In the most mundane terms - but this is perhaps more to restate what needs explaining than to explain it - the failure was a failure of curiosity. Here, for instance, was a strange thing, a marvel unto our eyes: a little box with glowing coils heating a room, drawing 1500 watts from the public utility - doing, therefore, in a sense made precise in Victorian mathematical physics, the work of two horses. Why was nobody curious about the mechanism behind this odd little domestic miracle, so aptly called in Britain the "electric fire"? Or why was nobody curious about that other miracle, the one allowing a tiny so-called "motor" (the Latin so apt, so scholastic) to turn tomatoes into juice, whining with the fury of a large, tormented beast - performing for fifteen passionate seconds the work, if not of two horses, then at any rate of a most industrious donkey?
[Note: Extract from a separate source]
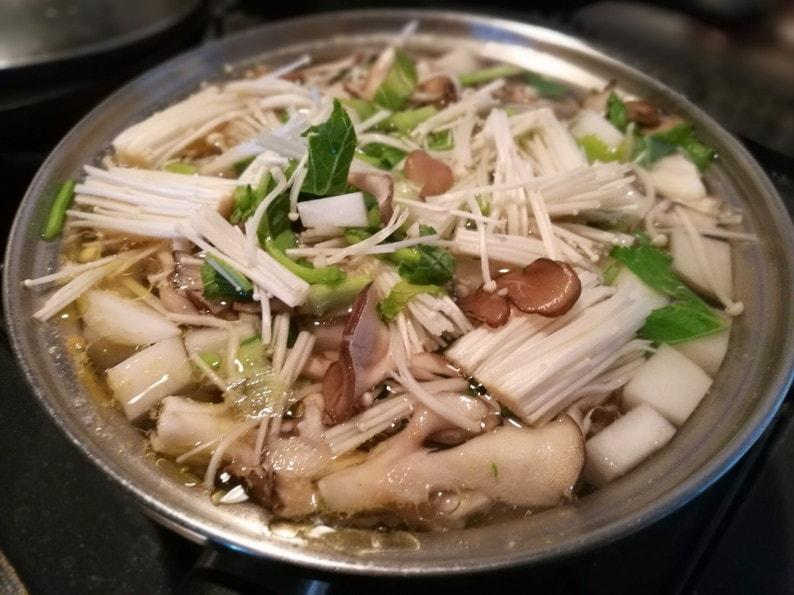 野菜スープ-たんぱく質&食物繊維がいっぱい摂れる!ゆで鶏&野菜たっぷり鶏がらスープのレシピ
This talk of animals is no metaphor. Rather, it's a matter of calculation, of first derivatives, of rate-of-energy-with-respect-to-time. Power, canonically measured in watts, is the rate of producing or consuming energy, canonically measured in joules. The joule is the energy delivered in one second by a one-watt source. And the joule, for its part, is the energy absorbed when you, standing still, get thumped by a two-kilogram mass travelling at exactly one metre per second, or alternatively by a one-kilogram mass travelling at exactly square-root-of-two metres per second. Or, to take another example, the energy expended when you lift a hundred-gram mass near the earth's surface to a height of approximately one metre, or alternatively lift a kilogram mass near the earth's surface to a height of approximately ten centimetres.
The little electric juicer, with its "motor", draws perhaps four hundred watts, or just over half what the Victorians were pleased to call one "horsepower". In fifteen seconds, it thus expends four hundred times fifteen, or six thousand, joules. Enough energy to hoist a hundred grams about six kilometres high.
Our colossal expenditures on energy become particularly evident when we consider the contraptions that give us our heat. You desire, let us say, to warm up a litre of cool water, drawn from your well at a temperature of ten degrees Centigrade, to the modestly tepid temperature of twenty degrees. How much energy does that take? Six thousand joules, perhaps? No, forty thousand. To take that same litre from ten degrees to just below one hundred degrees Centigrade, as is required for making good tea, takes nearly four hundred thousand joules - the work delivered by a horse acting for five or ten minutes. To boil away the water in that scalding hot tea kettle (let's imagine it to have attained a temperature of 99.9 degrees), as we would have to in generating steam for a turbine, takes an additional investment of over two million joules. We can see from everyday culinary experience that the additional investment is daunting, since a kettle of cool well water on a hot stove reaches the boiling point quickly enough and yet takes a long time to boil away.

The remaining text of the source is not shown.